“吃撒子?”老板娘头也不抬。
林驰看着墙上的菜单,本来想点牛肉面,但看到旁边那个大哥碗里那一层金黄色的东西,立刻改了主意。
“两碗豌杂面!”林驰学着本地人的口气,试探着加了一句,
“要……二两?”
“要不要干溜?要不要提黄?”老板娘语速飞快。
林驰懵了一下。
这触及到了他的知识盲区。
旁边一个正端着面路过的大叔好心地解了围:
“小伙子,外地来的吧?‘干溜’就是少舀汤,味道更浓;‘提黄’就是面条煮硬点,更有嚼劲。
我看你们年轻人,吃干溜豌杂最巴适!”
“谢了叔!”林驰恍然大悟,立刻对老板娘喊道:
“两碗二两豌杂!都要干溜!微辣!多点菜!”
“好嘞!二两干溜豌杂两碗!微辣!多青!”老板娘的吆喝声穿透了嘈杂的店堂。
……
不一会儿,两碗冒着热气的面条被端到了路边的塑料高凳上。
苏棉看着眼前的这碗面,忍不住吞了口口水。
这卖相,太具有攻击性了。
面条是那种微微泛黄的碱水面,上面铺了厚厚一层肉酱,肥瘦相间,炒得油亮红润。
而最吸睛的,是那一勺煮得软烂金黄的豌豆。
再加上翠绿的空心菜、红色的油辣子、褐色的花椒粉、白色的蒜泥……
各种颜色在碗里碰撞,香气像是长了钩子一样往鼻子里钻。
“这……怎么吃?”苏棉拿着筷子,有点无从下手。
“拌它!”林驰已经迫不及待了,
“干溜的精髓就在于拌,要把每一根面条都裹上酱料。

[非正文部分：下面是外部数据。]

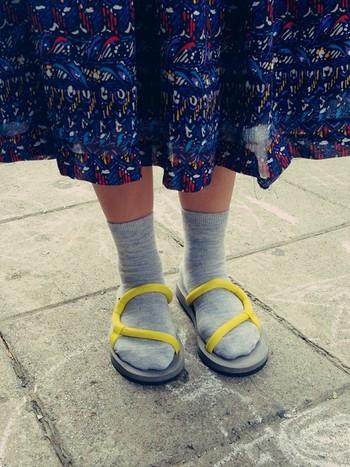 ふんわりしたスカートと合わせて、甘辛ミックスコーデも素敵です。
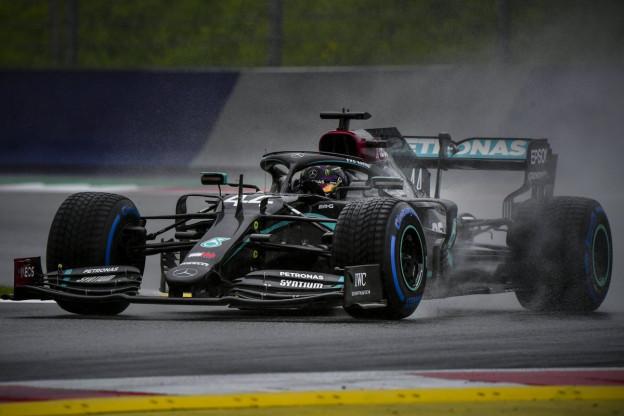 Hamilton: 'Ben blij dat ze ons hebben laten rijden'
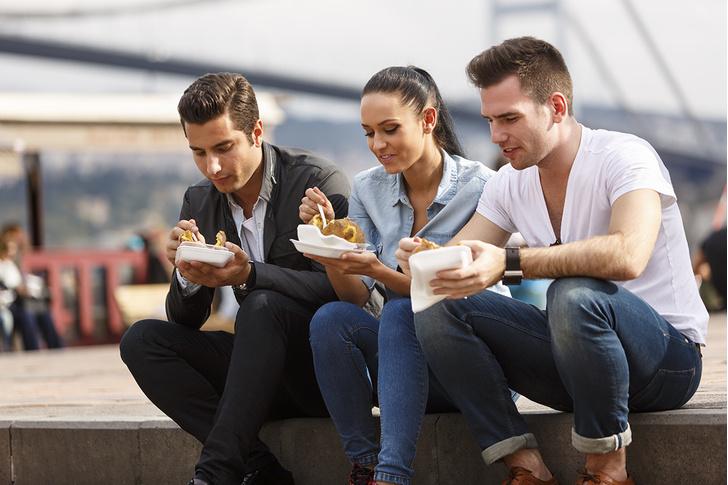 Фото №2 - Самая полезная еда в «Макдоналдсе», KFC, «Теремке» и других сетях фастфуда, по мнению диетолога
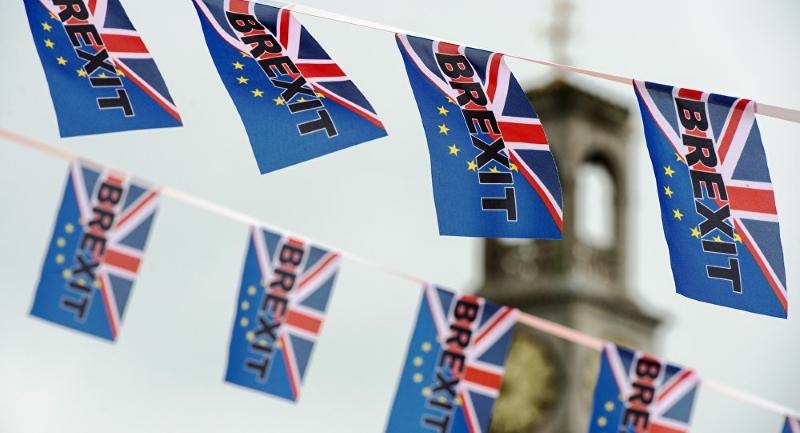 Reino Unido Diz Não à UE e Cameron Demite-se
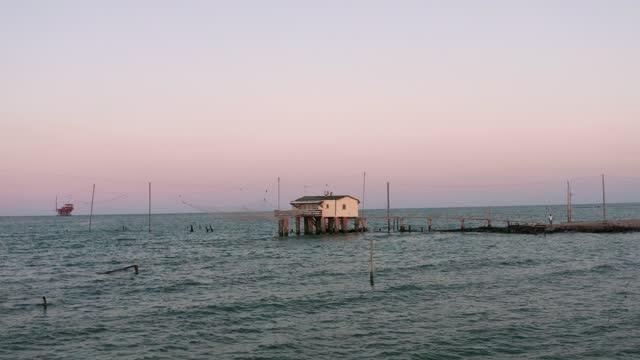 gün batımında tipik balıkçı kulübelerinin havadan çekilmiş fotoğrafı - ravenna stok videoları ve detay görüntü çekimi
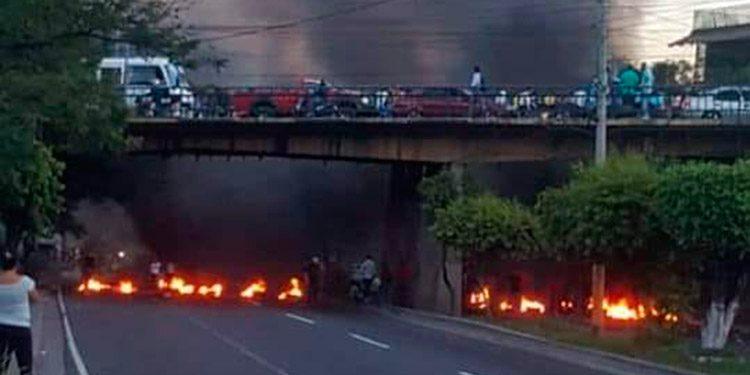 Los manifestantes quemaron llantas en el anillo periférico.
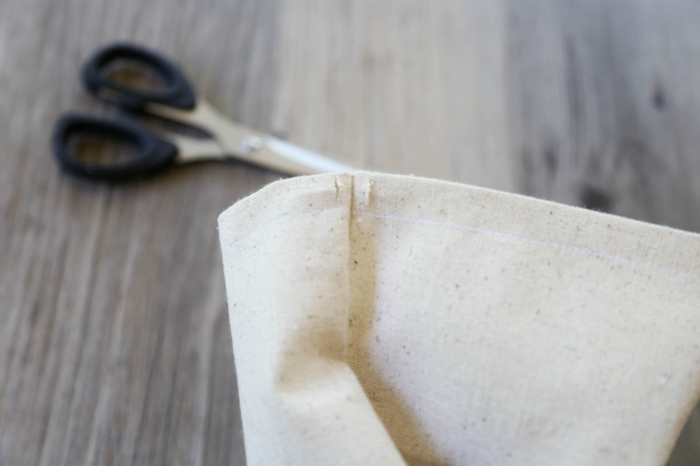 eine kleine Tüte aus Sackleinen, wie man es nähen kann, kleine Geschenktüten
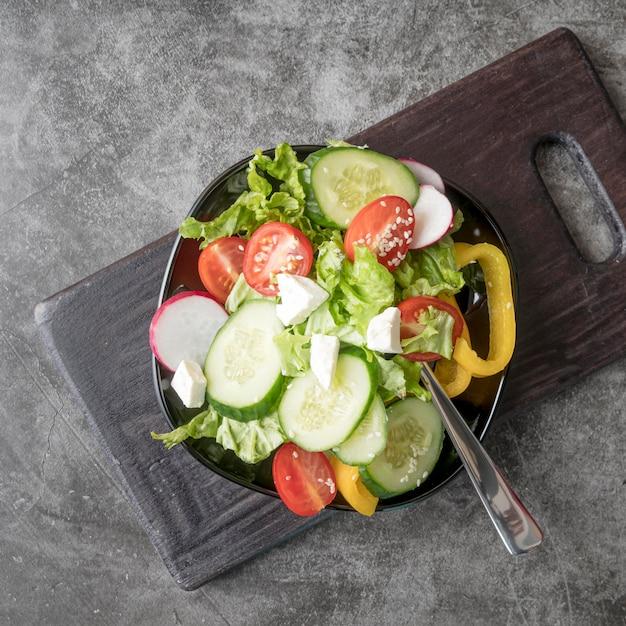 Вид сверху свежий салат с органическими овощами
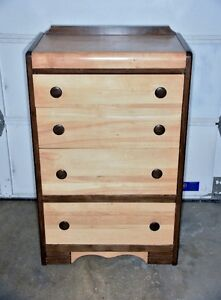 Solid wood 4 Drawer Dresser Chest of Drawers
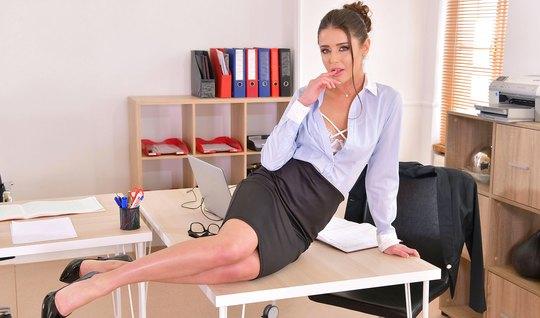 Русская бизнес леди в офисе трахается со своим коллегой по работе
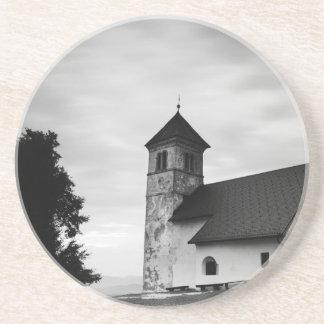 Dessous De Verre En Grès Nuage de soirée au-dessus d'église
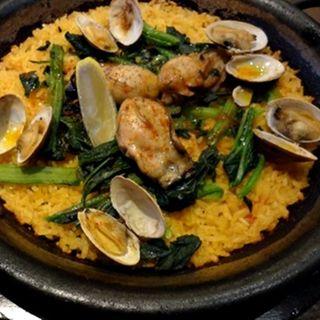 牡蠣とほうれん草のパエリアランチ(スペインバル バリオ (BARRIO))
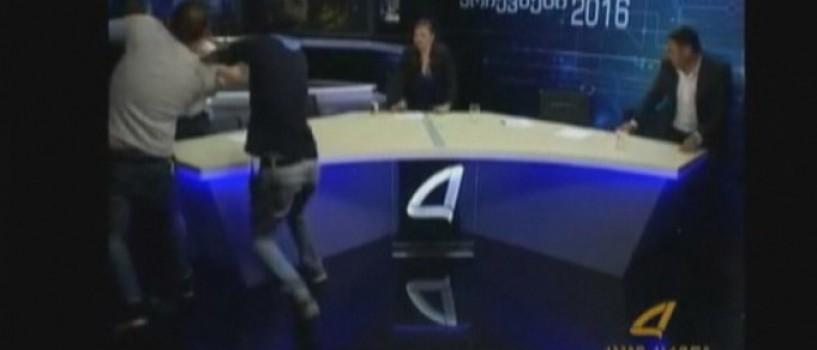 VIDEO: Doi politicieni georgieni s-au luat la bataie in direct la TV!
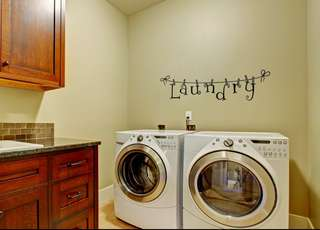 58*35cm Laundry Wall Decal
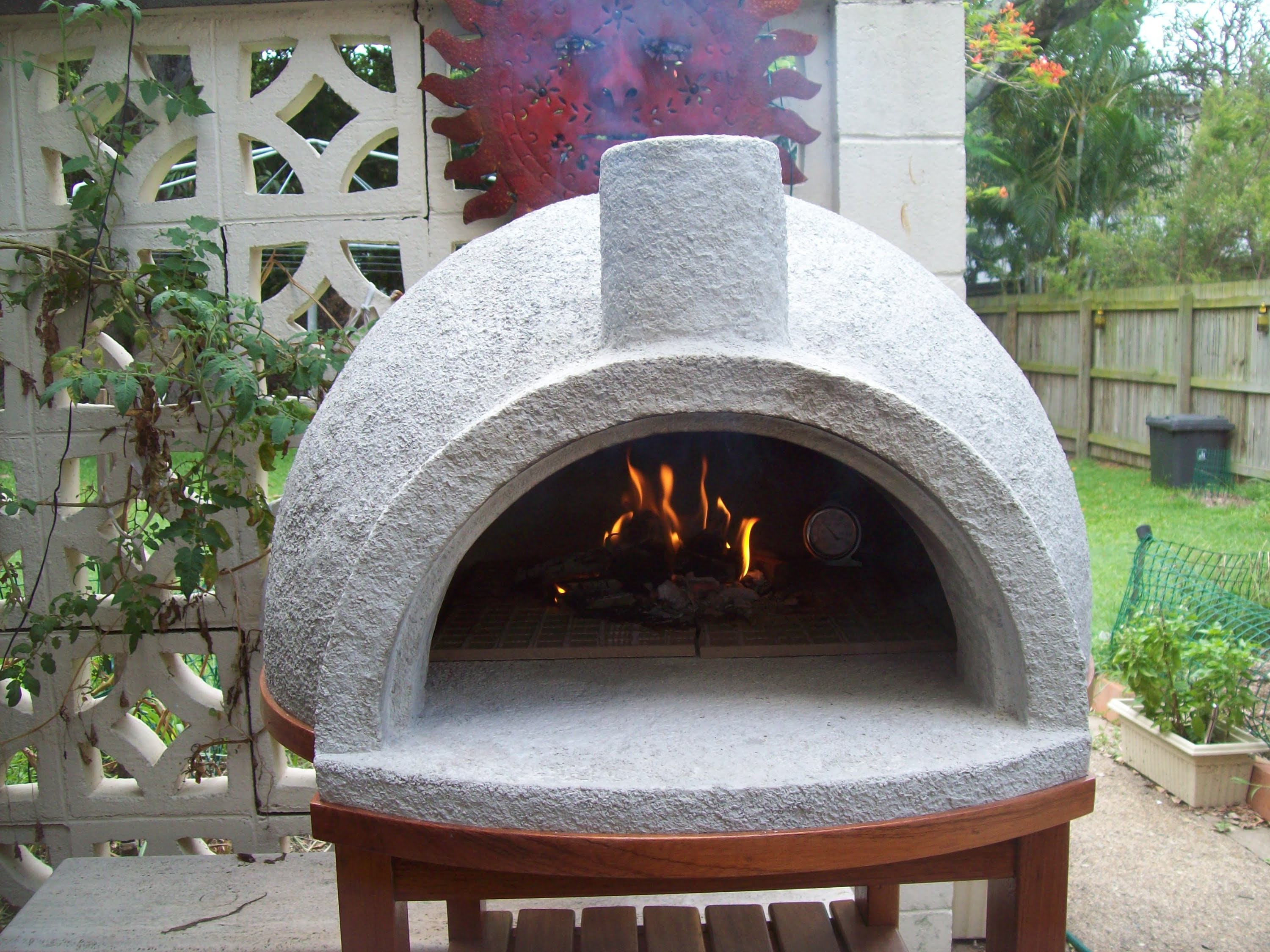 vermiculite-pizza-oven - https://foodtruckempire.com/ on Outdoor Patio With Pizza Oven  id=27344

”
他示范着把筷子插进碗底,用力地挑起、搅拌。
随着热气的蒸腾,碗底的佐料被翻了上来。
那股浓烈的麻辣鲜香味瞬间爆发,比刚才浓郁了十倍。
苏棉也学着样子开始拌面。
金黄的豌豆在搅拌中变成了泥状,混合着肉酱和红油,像是一层浓稠的芡汁,死死地扒在面条上。
“我开动了!”
苏棉夹起一筷子面,小心翼翼地送进嘴里。
“吸溜——”
第一口下去,她的眼睛瞬间瞪圆了。
没有任何防备,一种复合的、霸道的味觉体验在口腔里炸开了烟花。
首先感受到的是辣椒油的香,那种经过高温激发的焦香味,并不是单纯的刺痛;
紧接着是花椒的麻,舌尖像是通了微电流一样酥酥麻麻的跳动;
然后是杂酱的肉香和豌豆的绵密。
尤其是那个豌豆!
煮得极其软烂,也就是重庆话里的“耙”,入口即化,带着一种特有的豆香和沙沙的口感,完美地中和了红油的油腻感。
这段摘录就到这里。